Squirrel Flower
Tomorrow's Fire (Polyvinyl)
Contact Jacob Daneman about Squirrel Flower
Just ahead of summer’s final days, Squirrel Flower — the moniker of Chicago-based musician Ella Williams — presents her new single/video, “Intheskatepark,” from her forthcoming album, Tomorrow’s Fire, out October 13th on Polyvinyl. The album glides effortlessly over emotional states of being, lightness and heaviness, and today’s “Intheskatepark,” sounds like a dispatch from a bygone world. The scuzzy pop production nods to Guided By Voices, as Williams sings about crushing under summer sunshine. Of the track, Williams says: “I wrote this song in 2019 on a little toy synthesizer. To me, this song is everlasting summer — even as things change, seasons, feelings, relationships, you can still try and feel the perfect lightness of summer, of a new crush, of a pop riff. It’s best listened to while biking around in the sunshine.”

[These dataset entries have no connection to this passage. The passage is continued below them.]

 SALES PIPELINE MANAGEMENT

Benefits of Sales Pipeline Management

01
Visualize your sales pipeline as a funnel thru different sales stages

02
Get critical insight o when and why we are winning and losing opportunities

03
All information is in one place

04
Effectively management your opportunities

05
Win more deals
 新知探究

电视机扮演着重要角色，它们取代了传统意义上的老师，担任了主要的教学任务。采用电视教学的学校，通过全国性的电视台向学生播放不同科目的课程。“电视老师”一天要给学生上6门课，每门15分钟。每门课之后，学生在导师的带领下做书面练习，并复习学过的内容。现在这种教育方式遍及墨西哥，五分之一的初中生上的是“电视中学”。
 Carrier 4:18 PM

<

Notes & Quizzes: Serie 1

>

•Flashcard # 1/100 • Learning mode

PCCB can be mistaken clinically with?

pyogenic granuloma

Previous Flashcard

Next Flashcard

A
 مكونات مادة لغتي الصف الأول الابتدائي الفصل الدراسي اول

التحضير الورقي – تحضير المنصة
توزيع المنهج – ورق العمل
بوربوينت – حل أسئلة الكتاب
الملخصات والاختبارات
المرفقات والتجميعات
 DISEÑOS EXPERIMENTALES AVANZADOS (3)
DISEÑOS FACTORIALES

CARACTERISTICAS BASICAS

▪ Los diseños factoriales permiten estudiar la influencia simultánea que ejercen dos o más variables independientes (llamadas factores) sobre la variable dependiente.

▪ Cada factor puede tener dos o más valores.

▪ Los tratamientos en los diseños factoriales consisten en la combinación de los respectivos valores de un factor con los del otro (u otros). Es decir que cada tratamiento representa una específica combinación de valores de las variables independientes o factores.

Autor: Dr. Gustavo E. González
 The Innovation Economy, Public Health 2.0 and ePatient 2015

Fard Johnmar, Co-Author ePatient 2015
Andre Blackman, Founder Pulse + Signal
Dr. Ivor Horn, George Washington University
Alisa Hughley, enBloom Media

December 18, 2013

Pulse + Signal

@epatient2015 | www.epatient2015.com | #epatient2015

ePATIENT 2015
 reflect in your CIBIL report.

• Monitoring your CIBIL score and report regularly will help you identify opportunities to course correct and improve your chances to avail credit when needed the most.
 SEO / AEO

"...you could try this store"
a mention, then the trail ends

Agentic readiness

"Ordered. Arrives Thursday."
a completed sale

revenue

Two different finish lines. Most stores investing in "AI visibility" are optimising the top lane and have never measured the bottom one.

This fall, Squirrel Flower will embark on a headlining tour beginning in US and extending internationally in 2024, bringing her incredible full-band live set to audiences around the globe. Full dates are listed below and tickets are on sale now.
Following her acclaimed 2021 LP, Planet (i), and its subsequent Planet EP, Squirrel Flower might’ve been labeled something like “indie folk”; but Tomorrow’s Fire is a rock record, made to be played loud. Its double lead single “When A Plant Is Dying” / “Full Time Job” — praised by Consequence as “grungy” and “mournful” — cemented this transition from acoustic tenderness to full-blown catharsis. Tomorrow’s Fire glides effortlessly over emotional states of being, lightness and heaviness, and cements Willaims’ status as one of indie rock’s finest songwriters.
Tomorrow’s Fire was produced by Williams herself at Drop of Sun Studios in Asheville alongside storied engineer Alex Farrar (Wednesday, Indigo de Souza, Snail Mail), and a studio band composed of Matt McCaughan (Bon Iver), Seth Kauffman (Angel Olsen band), MJ Lenderman (Wednesday), and Dave Hartley (The War on Drugs). Its title references that of a novel Williams’ great-grandfather Jay wrote about a troubadour, named for a line by the Medieval French poet Rutebeuf, a troubadour himself: “Tomorrow’s hopes provide my dinner/ Tomorrow’s fire must warm tonight.” Centuries on, the quote spoke to Williams, who describes the fire as a tool to wield in the face of nihilism. Tomorrow’s Fire is what we take solace in, what we know will make us feel okay in the morning, how we light the path we’re walking on.